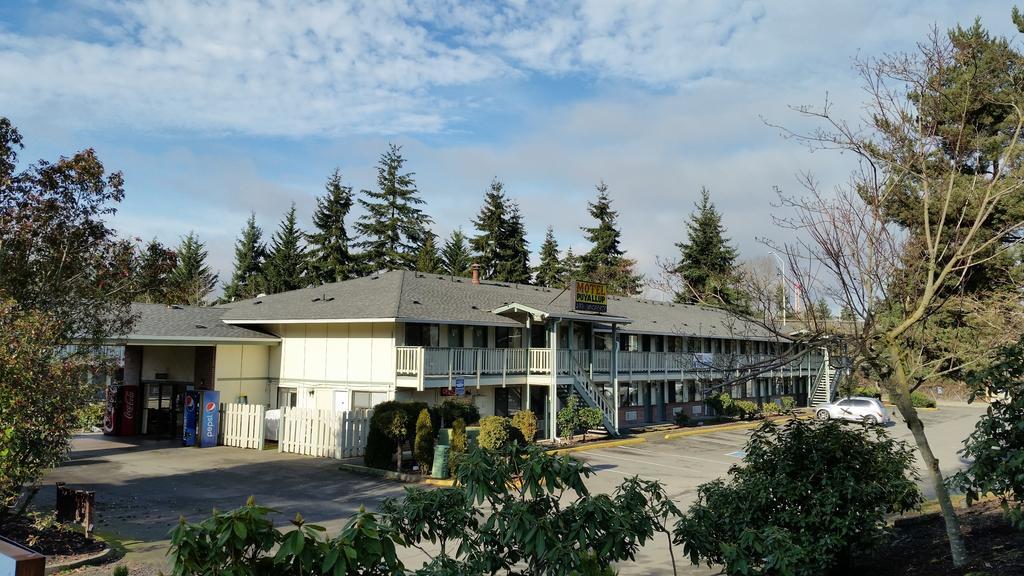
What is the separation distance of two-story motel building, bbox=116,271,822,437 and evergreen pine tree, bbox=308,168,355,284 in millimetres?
24734

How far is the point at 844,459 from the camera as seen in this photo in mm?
8492

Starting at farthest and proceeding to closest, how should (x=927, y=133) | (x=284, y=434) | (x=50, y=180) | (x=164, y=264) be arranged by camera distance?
(x=284, y=434)
(x=164, y=264)
(x=50, y=180)
(x=927, y=133)

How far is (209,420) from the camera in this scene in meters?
24.7

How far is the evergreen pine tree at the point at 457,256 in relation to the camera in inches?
2475

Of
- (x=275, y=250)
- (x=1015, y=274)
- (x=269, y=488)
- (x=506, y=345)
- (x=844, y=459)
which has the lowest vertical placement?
(x=269, y=488)

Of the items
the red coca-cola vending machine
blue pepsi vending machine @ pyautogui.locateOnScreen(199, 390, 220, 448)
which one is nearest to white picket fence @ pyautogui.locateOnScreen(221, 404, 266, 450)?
blue pepsi vending machine @ pyautogui.locateOnScreen(199, 390, 220, 448)

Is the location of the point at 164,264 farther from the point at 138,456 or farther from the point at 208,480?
the point at 138,456

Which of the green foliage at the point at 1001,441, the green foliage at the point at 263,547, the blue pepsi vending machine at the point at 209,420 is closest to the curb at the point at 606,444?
the blue pepsi vending machine at the point at 209,420

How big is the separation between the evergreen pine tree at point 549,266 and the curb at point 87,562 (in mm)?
53347

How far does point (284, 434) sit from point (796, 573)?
64.9 feet

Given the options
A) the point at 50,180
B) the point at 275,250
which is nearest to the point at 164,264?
the point at 50,180

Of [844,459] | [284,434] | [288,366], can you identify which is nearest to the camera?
[844,459]

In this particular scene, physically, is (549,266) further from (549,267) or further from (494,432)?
(494,432)

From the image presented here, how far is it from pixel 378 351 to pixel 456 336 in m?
3.50
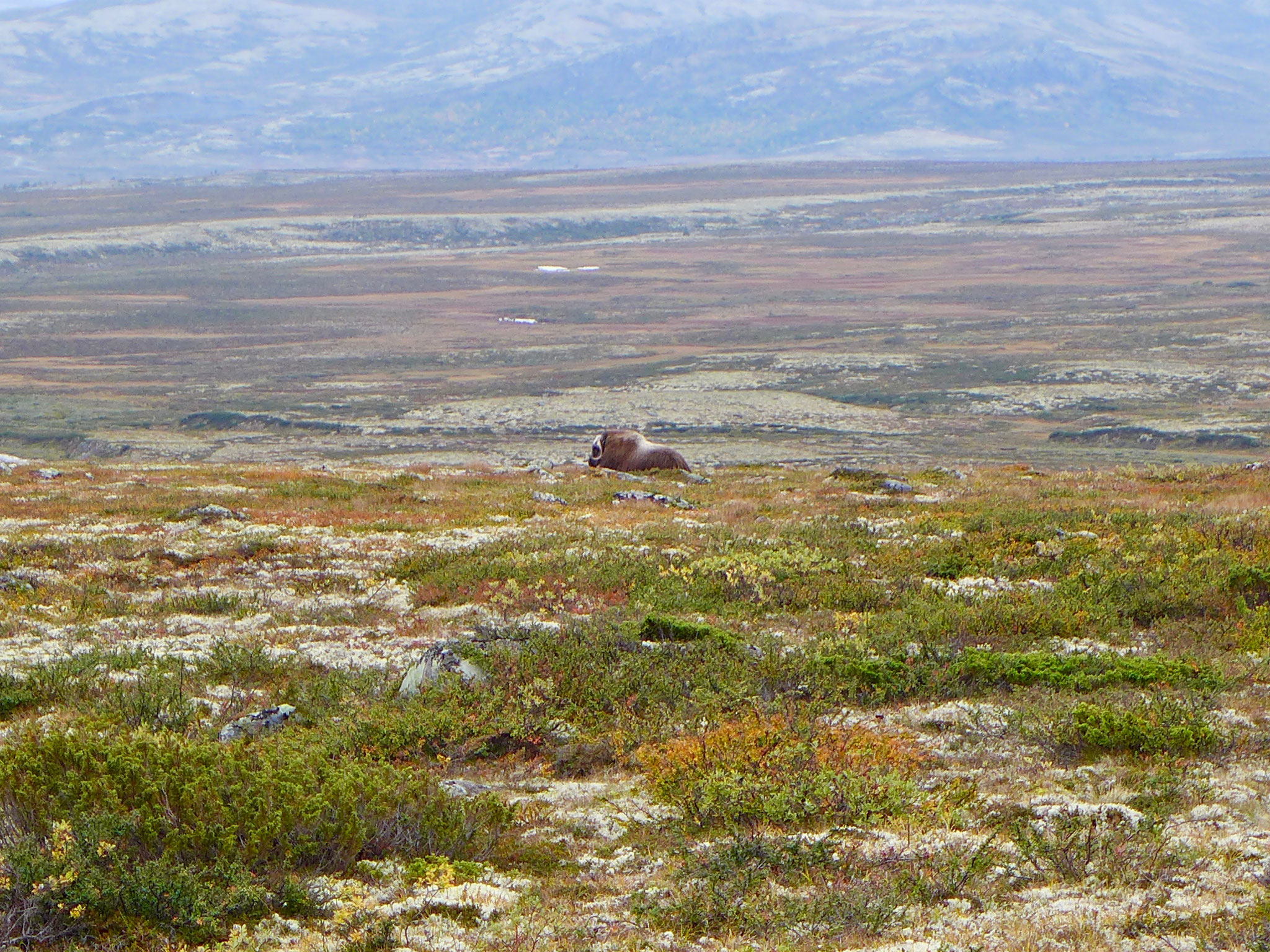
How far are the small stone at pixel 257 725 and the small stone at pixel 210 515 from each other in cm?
1092

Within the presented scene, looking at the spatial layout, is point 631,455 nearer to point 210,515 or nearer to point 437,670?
point 210,515

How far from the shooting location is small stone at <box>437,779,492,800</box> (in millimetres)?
7863

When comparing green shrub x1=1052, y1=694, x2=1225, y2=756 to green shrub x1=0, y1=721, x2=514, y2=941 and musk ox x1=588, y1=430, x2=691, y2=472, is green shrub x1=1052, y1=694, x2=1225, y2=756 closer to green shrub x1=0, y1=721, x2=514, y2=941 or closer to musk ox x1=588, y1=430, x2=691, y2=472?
green shrub x1=0, y1=721, x2=514, y2=941

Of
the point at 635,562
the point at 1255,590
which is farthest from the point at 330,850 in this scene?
the point at 1255,590

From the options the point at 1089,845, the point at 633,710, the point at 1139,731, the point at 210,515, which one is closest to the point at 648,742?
the point at 633,710

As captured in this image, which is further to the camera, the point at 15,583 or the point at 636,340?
the point at 636,340

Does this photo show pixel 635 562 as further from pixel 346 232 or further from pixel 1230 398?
pixel 346 232

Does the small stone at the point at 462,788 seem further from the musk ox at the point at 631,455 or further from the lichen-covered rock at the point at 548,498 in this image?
the musk ox at the point at 631,455

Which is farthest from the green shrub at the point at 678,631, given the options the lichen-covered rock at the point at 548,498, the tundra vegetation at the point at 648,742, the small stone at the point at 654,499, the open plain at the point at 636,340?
the open plain at the point at 636,340

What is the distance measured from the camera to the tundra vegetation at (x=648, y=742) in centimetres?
641

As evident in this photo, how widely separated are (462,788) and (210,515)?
44.6ft

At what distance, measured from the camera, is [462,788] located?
821cm

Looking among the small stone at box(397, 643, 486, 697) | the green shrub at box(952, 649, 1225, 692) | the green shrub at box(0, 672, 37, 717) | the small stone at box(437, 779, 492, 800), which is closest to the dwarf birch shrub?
the small stone at box(437, 779, 492, 800)

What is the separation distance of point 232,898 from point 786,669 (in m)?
5.56
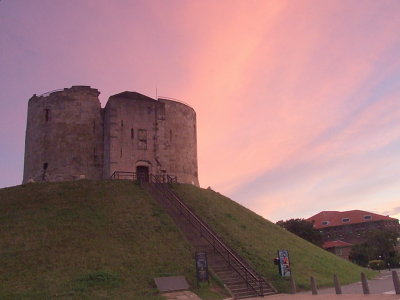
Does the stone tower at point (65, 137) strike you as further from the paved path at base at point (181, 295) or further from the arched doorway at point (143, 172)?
the paved path at base at point (181, 295)

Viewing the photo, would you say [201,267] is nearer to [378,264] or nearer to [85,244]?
[85,244]

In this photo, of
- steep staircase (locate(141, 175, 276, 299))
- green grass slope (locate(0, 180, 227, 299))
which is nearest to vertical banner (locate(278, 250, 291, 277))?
steep staircase (locate(141, 175, 276, 299))

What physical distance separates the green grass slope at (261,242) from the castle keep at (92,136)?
18.4ft

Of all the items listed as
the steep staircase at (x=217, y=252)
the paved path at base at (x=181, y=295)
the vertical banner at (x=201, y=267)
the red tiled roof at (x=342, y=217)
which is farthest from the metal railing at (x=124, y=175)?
the red tiled roof at (x=342, y=217)

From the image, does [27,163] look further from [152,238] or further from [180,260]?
[180,260]

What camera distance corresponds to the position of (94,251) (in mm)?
18797

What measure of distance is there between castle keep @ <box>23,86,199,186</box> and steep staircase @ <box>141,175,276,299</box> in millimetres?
5917

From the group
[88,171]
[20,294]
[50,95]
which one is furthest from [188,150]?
[20,294]

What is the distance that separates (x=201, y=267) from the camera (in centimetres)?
1684

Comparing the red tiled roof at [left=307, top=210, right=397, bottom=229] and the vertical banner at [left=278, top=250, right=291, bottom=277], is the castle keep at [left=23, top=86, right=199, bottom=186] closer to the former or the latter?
the vertical banner at [left=278, top=250, right=291, bottom=277]

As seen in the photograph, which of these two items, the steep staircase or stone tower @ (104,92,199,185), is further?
stone tower @ (104,92,199,185)

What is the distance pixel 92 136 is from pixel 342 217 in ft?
237

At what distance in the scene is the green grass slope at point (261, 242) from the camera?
66.7ft

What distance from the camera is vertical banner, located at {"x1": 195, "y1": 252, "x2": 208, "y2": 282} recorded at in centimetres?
1669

────────────────────────────────────────

### To be done
Put the material, from the line that has "What camera distance" through the end, into a Markdown table with the columns "Row" and "Line". Skip blank lines and give each remaining line its own numbered row.

### Result of this task
| Row | Line |
|---|---|
| 1 | What camera distance corresponds to the position of (94,251) (in mm)? |
| 2 | 18797 |
| 3 | What measure of distance is there between castle keep @ <box>23,86,199,186</box> and steep staircase @ <box>141,175,276,299</box> in millimetres? |
| 4 | 5917 |
| 5 | From the group |
| 6 | [88,171] |
| 7 | [20,294] |
| 8 | [50,95] |
| 9 | which one is furthest from [188,150]? |
| 10 | [20,294] |
| 11 | What is the distance that separates (x=201, y=267) from the camera (in centimetres)? |
| 12 | 1684 |
| 13 | Comparing the red tiled roof at [left=307, top=210, right=397, bottom=229] and the vertical banner at [left=278, top=250, right=291, bottom=277], is the castle keep at [left=23, top=86, right=199, bottom=186] closer to the former or the latter? |
| 14 | the vertical banner at [left=278, top=250, right=291, bottom=277] |
| 15 | As seen in the photograph, which of these two items, the steep staircase or stone tower @ (104,92,199,185), is further? |
| 16 | stone tower @ (104,92,199,185) |
| 17 | What is the distance pixel 92 136 is from pixel 342 217 in ft? |
| 18 | 237 |
| 19 | At what distance in the scene is the green grass slope at point (261, 242) from the camera? |
| 20 | 66.7ft |
| 21 | What distance from the camera is vertical banner, located at {"x1": 195, "y1": 252, "x2": 208, "y2": 282} recorded at in centimetres? |
| 22 | 1669 |